By presenting each social sequence under controlled facial animations with differing rendering styles and levels of expression situations on high developed autistic teenagers, we can (1) monitor eye-gaze patterns and retention time along with (2) how well they correctly identify the emotion associated with TASIT animated sequence. Unlike the TASIT video of real-time actors, our system now allows us to understand each sequence deconstructed into their building block expressions. This allows detailed output measurements for every expression unit and the ability to identify gross expressions into their component parts. We then can control and modify any level of expression unit to isolate and validate problem areas. Currently most autism individuals miss important eye/eyebrow expression cues by overly gazing at the quick movement in mouth area. Our first set of experiments will systematically dampen mouth movements in perceptually valid ways, so the lip sync will look natural, but will less and less overwhelm the subject. We then can track at what level of mouth movement dampening, balancing eye gaze between eye, mouth, and other head areas returns. Other experiments involve varying the percentage of direct eye gaze as well as changing the level of realism of rendering from very realistic to nonphotorealistic drawn like rendering (see Figure 9). The goal is to understand how the complicated factors of social complexity versus visual complexity effect face to face communication in autism subjects. Because autism is a spectrum, individuals vary widely in how they perceive faces. Being able to deconstruct, output and modify expression units at any level of the animated 3D face animations allows us to conduct very detailed and modifiable experiments as well as easily transfer knowledge from the experiments over to consumer learning serious games toolkits for autism.

7. Conclusion

We proposed expression units as a method to create perceptually valid facial expressions for blending and transition of universal emotions. We have aimed at studying the individual emotional effect of facial actions. Our approach is based on (1) the analysis of viewers’ perception of facial actions, and (2) associating facial actions to emotion dimensions rather than individual emotions. We use a three-dimensional emotion space consisting of arousal, valence, and agency.

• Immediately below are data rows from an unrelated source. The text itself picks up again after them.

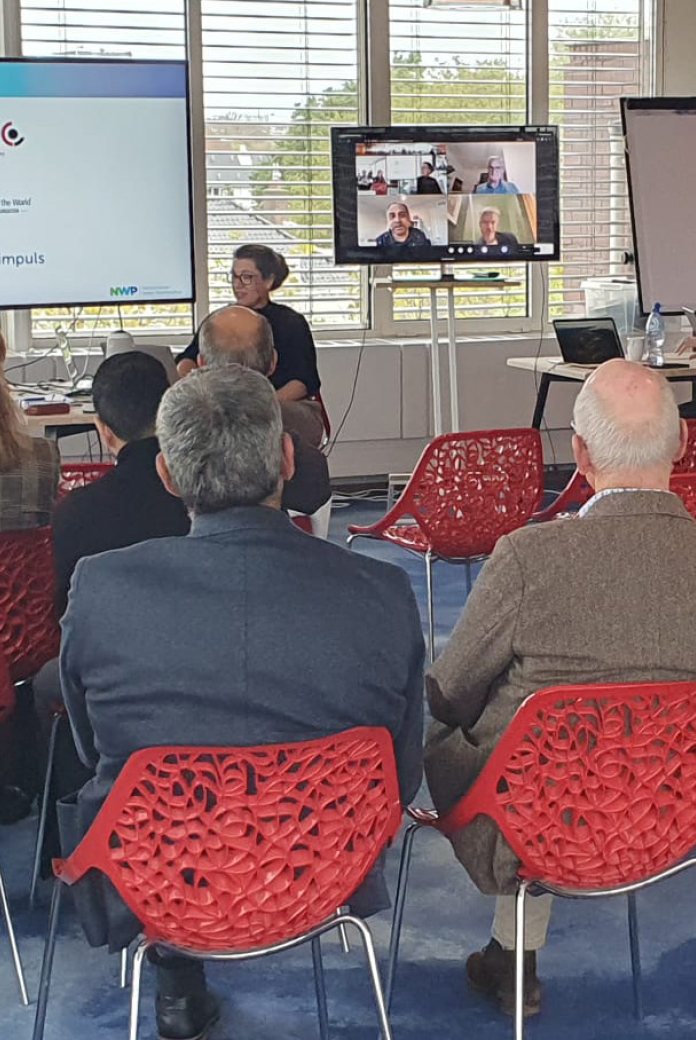 Image of the NWP's NGO Platform meeting held on 24 October 2023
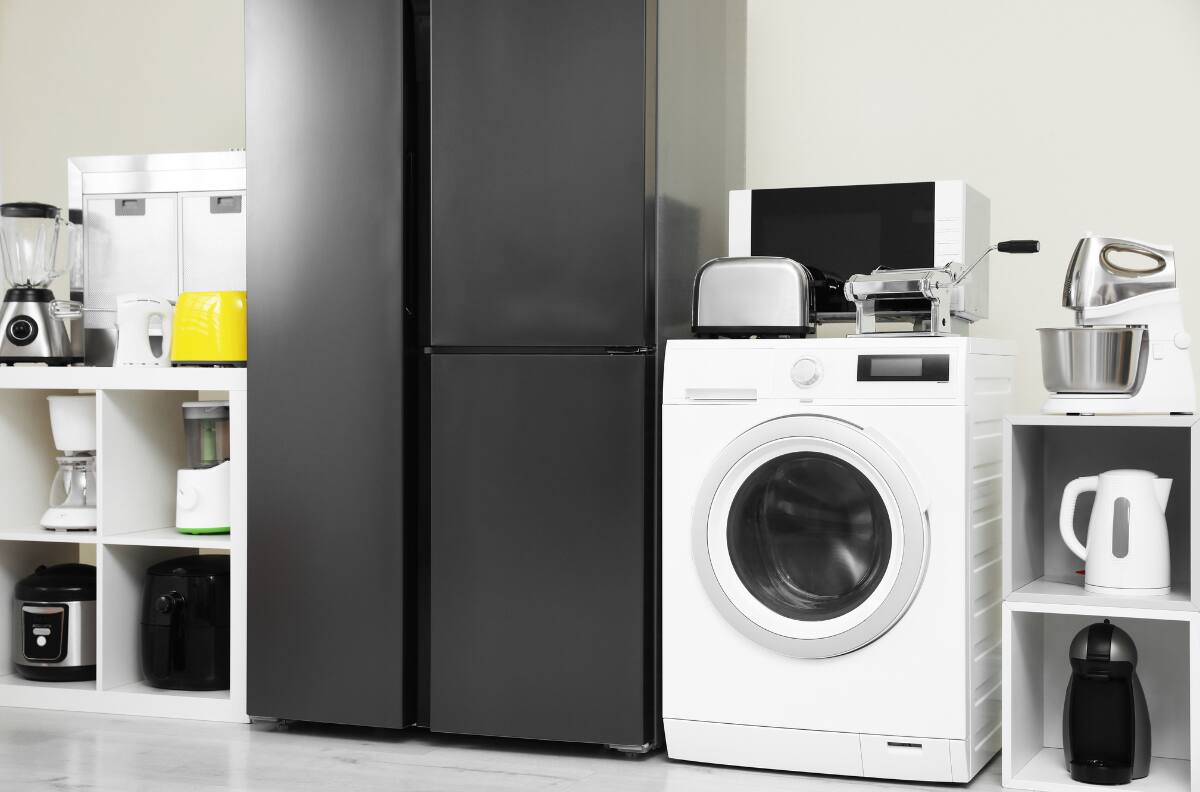 Lavadoras, refrigeradores, encimeras y más: Paris lanzó descuentos de hasta un 46% en productos de línea blanca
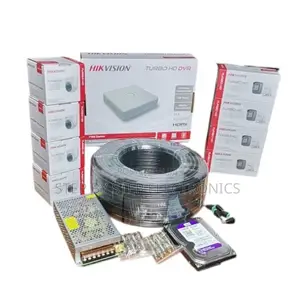 Hikvision 8 Cameras 1080p 2mp Office Security CCTV Complete Package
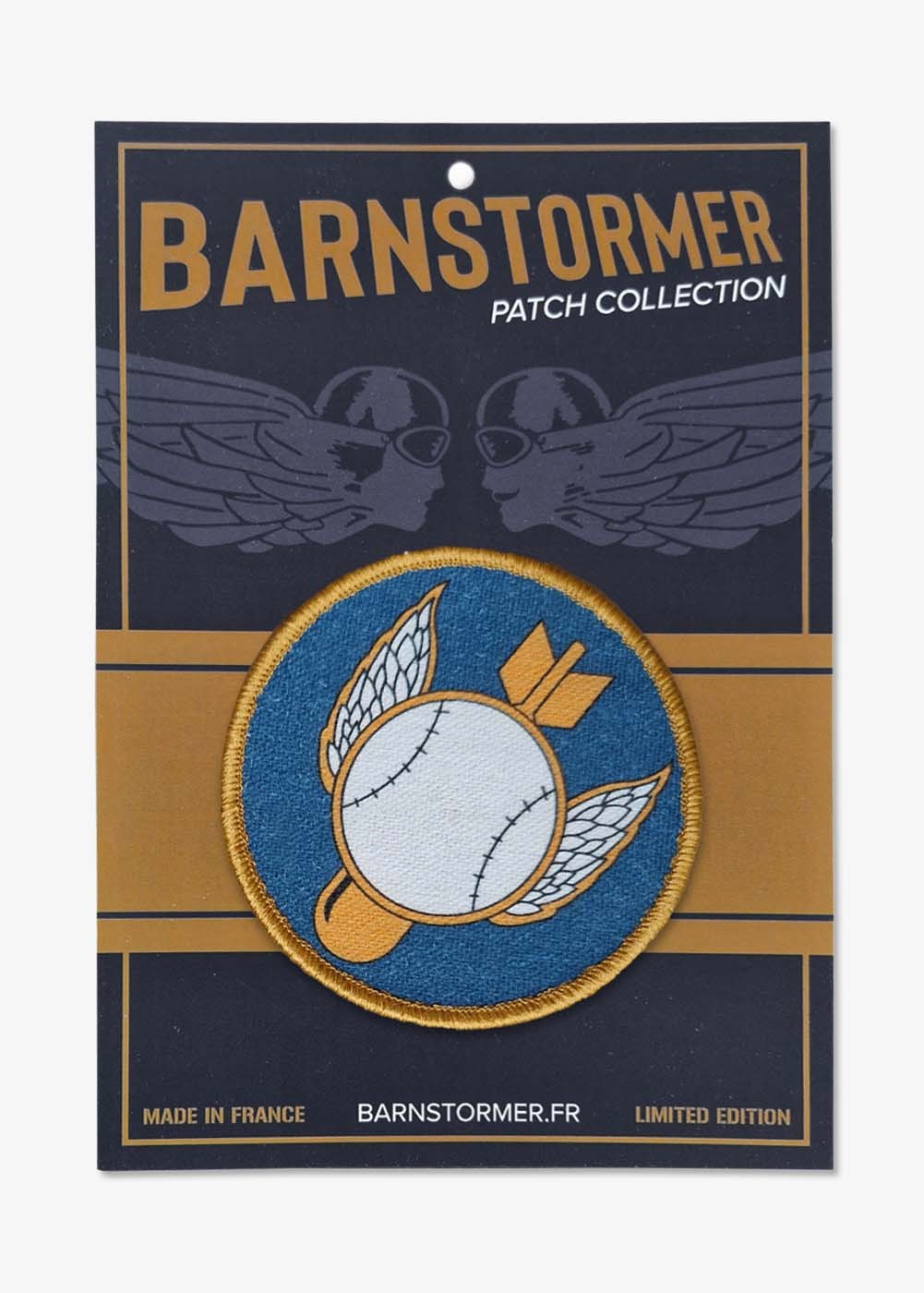 "Ball Boys" patch | Barnstormer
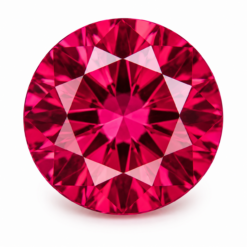 Hydrothermal Rubellite , Round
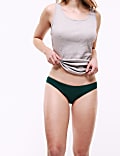 5pk Cotton Lycra™ Printed Bikini Knickers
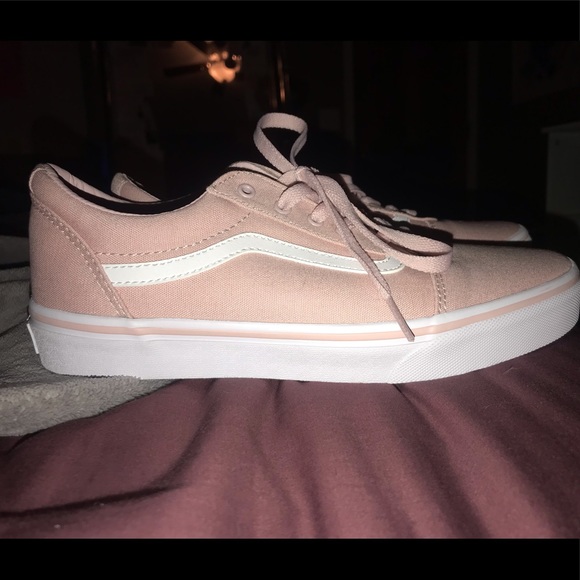 light pink vans kids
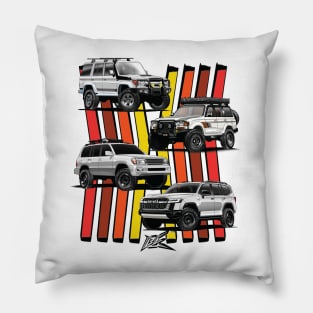 toyota landcruiser generations Pillow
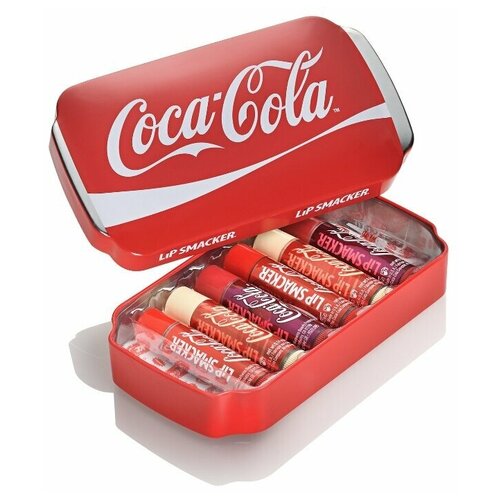 Купить Lip Smacker Набор бальзамов для губ Coca-Cola 6 шт.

We showed that many facial actions have clear correlation with these dimensions and used these correlations to define expression units as facial actions that are controlled by emotion dimensions. The resulting “expression units” are in general compatible with previous findings (see, e.g., Table 1). There are some exceptions such as lowering eyebrows which should happen at a low level with high valence, but in our finding they are slightly raised instead. This can be explained by common misconception in our participants and the low impact of this action compared to other actions such as those in mouth area, for perception. Also, our data does not include regions in emotional space such as low arousal (not used by six universal emotions).

The proposed fuzzy rule-based system is what can be implemented in any programmable facial animation system where animators can set the dimension values and the system uses rules shown in Table 6 to automatically activate the facial actions to create the expression. Our results can be used in two ways: (1) by animators as guidelines for mixing facial expressions, and (2) by developers of facial animation systems to implement algorithms for automating process in a perceptually valid form. More studies will allow us to understand the mechanism of mixing facial expressions better and generate more efficient EU associations. We particularly need to use more stories that cover full 3D emotional space and also more participants to create a stronger statistical sample set.